Kamarmusik.id. Aksi teatrikal Amon Amarth sungguh epik dan penampilan powerfull Trivium benar-benar berisik. Tapi, Slipknot tetap bintangnya Hammersonic.
Amon Amarth membuka line up sesi malam Hammersonic Festival pada Minggu, 19 Maret di Carnaval Ancol, dengan lagu “Guardians of Asgaard”. Tampil di Empire Stage yang merupakan pangung utama dari empat panggung yang disediakan promotor Ravel Entertainment, aksi band Swedia ini membuat penonton takjub. Apalagi, pemandangan semesta tampak begitu indah. Momen pergantian sore ke malam hari diiringi awan yang menghitam menutup cahaya matahari yang semula terik. Cakrawala menguning dalam nuansa temaram langit Skandinavia.

(Pertanyaan tentang geometri adegan)
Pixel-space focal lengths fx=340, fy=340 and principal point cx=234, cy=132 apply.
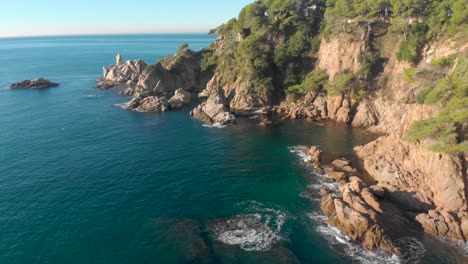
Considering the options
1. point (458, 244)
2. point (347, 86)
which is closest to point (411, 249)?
point (458, 244)

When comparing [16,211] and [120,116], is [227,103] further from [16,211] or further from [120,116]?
[16,211]

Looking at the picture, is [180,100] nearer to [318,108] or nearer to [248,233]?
[318,108]

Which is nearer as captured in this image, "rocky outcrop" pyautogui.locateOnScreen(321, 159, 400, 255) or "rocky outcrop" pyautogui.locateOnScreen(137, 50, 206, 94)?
"rocky outcrop" pyautogui.locateOnScreen(321, 159, 400, 255)

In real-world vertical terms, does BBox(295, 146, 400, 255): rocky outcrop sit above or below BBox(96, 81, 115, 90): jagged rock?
below

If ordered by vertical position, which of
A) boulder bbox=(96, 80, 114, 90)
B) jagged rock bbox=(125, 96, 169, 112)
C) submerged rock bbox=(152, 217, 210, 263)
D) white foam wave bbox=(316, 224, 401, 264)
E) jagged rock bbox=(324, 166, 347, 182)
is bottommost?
submerged rock bbox=(152, 217, 210, 263)

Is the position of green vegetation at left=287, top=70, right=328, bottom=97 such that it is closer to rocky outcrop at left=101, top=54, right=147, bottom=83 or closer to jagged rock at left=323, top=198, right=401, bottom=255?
jagged rock at left=323, top=198, right=401, bottom=255

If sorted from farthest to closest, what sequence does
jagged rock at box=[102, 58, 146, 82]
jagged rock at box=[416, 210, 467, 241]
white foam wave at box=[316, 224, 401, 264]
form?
1. jagged rock at box=[102, 58, 146, 82]
2. jagged rock at box=[416, 210, 467, 241]
3. white foam wave at box=[316, 224, 401, 264]

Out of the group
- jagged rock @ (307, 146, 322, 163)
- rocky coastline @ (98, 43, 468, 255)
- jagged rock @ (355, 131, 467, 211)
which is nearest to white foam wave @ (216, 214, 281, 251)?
rocky coastline @ (98, 43, 468, 255)

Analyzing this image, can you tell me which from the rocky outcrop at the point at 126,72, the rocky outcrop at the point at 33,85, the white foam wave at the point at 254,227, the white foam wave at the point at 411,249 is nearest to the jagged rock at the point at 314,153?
the white foam wave at the point at 254,227
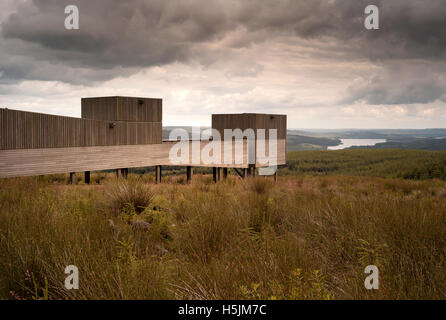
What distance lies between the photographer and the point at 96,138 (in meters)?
18.2

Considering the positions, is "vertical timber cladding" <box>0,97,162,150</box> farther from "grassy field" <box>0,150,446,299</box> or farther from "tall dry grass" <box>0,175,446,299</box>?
"tall dry grass" <box>0,175,446,299</box>

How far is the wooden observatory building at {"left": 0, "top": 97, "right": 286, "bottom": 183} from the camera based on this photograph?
14.7 m

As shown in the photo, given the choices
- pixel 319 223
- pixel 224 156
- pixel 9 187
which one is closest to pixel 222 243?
pixel 319 223

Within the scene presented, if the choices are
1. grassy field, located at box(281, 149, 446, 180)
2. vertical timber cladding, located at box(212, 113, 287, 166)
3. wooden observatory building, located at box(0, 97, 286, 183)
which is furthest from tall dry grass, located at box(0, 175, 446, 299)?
grassy field, located at box(281, 149, 446, 180)

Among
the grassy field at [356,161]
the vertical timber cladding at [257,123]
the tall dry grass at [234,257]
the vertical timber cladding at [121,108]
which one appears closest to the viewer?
the tall dry grass at [234,257]

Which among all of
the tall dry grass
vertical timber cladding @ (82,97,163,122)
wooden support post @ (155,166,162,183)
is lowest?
wooden support post @ (155,166,162,183)

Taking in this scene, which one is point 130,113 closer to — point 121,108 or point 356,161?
point 121,108

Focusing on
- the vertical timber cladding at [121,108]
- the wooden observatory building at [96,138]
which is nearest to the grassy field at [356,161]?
the wooden observatory building at [96,138]

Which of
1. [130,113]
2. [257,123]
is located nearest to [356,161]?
[257,123]

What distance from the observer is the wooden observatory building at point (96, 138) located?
14695 mm

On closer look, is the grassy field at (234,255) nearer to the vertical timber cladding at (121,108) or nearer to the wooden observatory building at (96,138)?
the wooden observatory building at (96,138)

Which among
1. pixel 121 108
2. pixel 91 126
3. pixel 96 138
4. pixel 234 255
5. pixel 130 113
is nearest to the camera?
pixel 234 255

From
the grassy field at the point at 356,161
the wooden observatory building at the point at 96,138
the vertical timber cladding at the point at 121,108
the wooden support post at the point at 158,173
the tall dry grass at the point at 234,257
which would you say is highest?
the vertical timber cladding at the point at 121,108
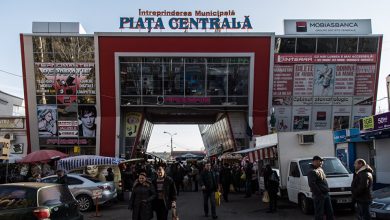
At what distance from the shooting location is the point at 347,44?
42344 millimetres

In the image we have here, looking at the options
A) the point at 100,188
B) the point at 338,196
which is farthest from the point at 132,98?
the point at 338,196

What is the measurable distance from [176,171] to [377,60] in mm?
24307

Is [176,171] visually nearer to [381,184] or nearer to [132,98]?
[381,184]

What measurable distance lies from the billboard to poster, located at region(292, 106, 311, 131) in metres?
6.96

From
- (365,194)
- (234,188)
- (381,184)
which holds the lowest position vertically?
(234,188)

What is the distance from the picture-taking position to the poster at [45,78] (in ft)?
141

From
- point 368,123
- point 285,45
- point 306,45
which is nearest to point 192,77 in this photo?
point 285,45

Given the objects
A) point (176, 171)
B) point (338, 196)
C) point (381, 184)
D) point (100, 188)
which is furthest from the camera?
point (176, 171)

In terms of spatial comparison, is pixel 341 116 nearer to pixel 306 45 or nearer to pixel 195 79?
pixel 306 45

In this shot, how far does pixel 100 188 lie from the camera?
17781 millimetres

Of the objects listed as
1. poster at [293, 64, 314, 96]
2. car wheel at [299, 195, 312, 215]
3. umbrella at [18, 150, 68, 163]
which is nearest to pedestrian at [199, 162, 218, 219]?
car wheel at [299, 195, 312, 215]

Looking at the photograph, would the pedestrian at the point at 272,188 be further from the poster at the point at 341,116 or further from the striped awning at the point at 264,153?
the poster at the point at 341,116

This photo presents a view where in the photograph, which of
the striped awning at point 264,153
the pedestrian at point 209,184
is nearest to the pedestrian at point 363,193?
the pedestrian at point 209,184

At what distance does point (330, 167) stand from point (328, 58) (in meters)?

> PETUNJUK:
**A)** Tuliskan ulang bagian ulasan Hammersonic mulai dari "Kamarmusik.id. Aksi teatrikal" sampai dengan "tetap bintangnya Hammersonic.", termasuk kata-kata terakhir itu.
**B)** Lanjutkan ulasan Hammersonic setelah kalimat terakhirnya.
Materi ini diambil dari sumber yang berbeda.

> JAWABAN:
**A)**
Kamarmusik.id. Aksi teatrikal Amon Amarth sungguh epik dan penampilan powerfull Trivium benar-benar berisik. Tapi, Slipknot tetap bintangnya Hammersonic.

**B)**
Menebarkan lagu-lagu bergenre melodic death metal yang jadi merek dagangnya selama ini, penampilan Amon Amarth terasa paripurna dengan dukungan visual kolosal. Jual beli skill gitar Olavi Mikkonen dan Johan Söderberg juga membuat nuansa Skandinavia itu semakin kental.
Namun satu-satunya ‘masalah’ band yang terbentuk sejak 1992 ini adalah justru tampil terlalu rapi. Penampilan vokalis Johan Hegg dkk kurang rusuh, sehingga sebagian metalhead yang menempati area tengah ke belakang memilih untuk menonton dengan khusyuk.
Mereka baru benar-benar terhipnotis ketika Johan mengajak penonton mendayung bersama dalam lagu “Put Your Back Into the Oar”. Ibarat para pejuang Skandinavia yang mengarungi lautan dengan menggunakan perahu besar. Aksi ‘heroik’ ini membawa kita pada film petualangan bertema Viking.
Ya, Viking, row pits dan menenggak minuman dari gelas tanduk banteng adalah rangkuman dari aksi Amon Amarth malam itu.
“Menjadi Viking secara teknis adalah deskripsi pekerjaan, dan Viking tidak benar-benar menyebut diri mereka Viking,” kata Johan dalam sebuah wawancara dengan media internasional belum lama ini.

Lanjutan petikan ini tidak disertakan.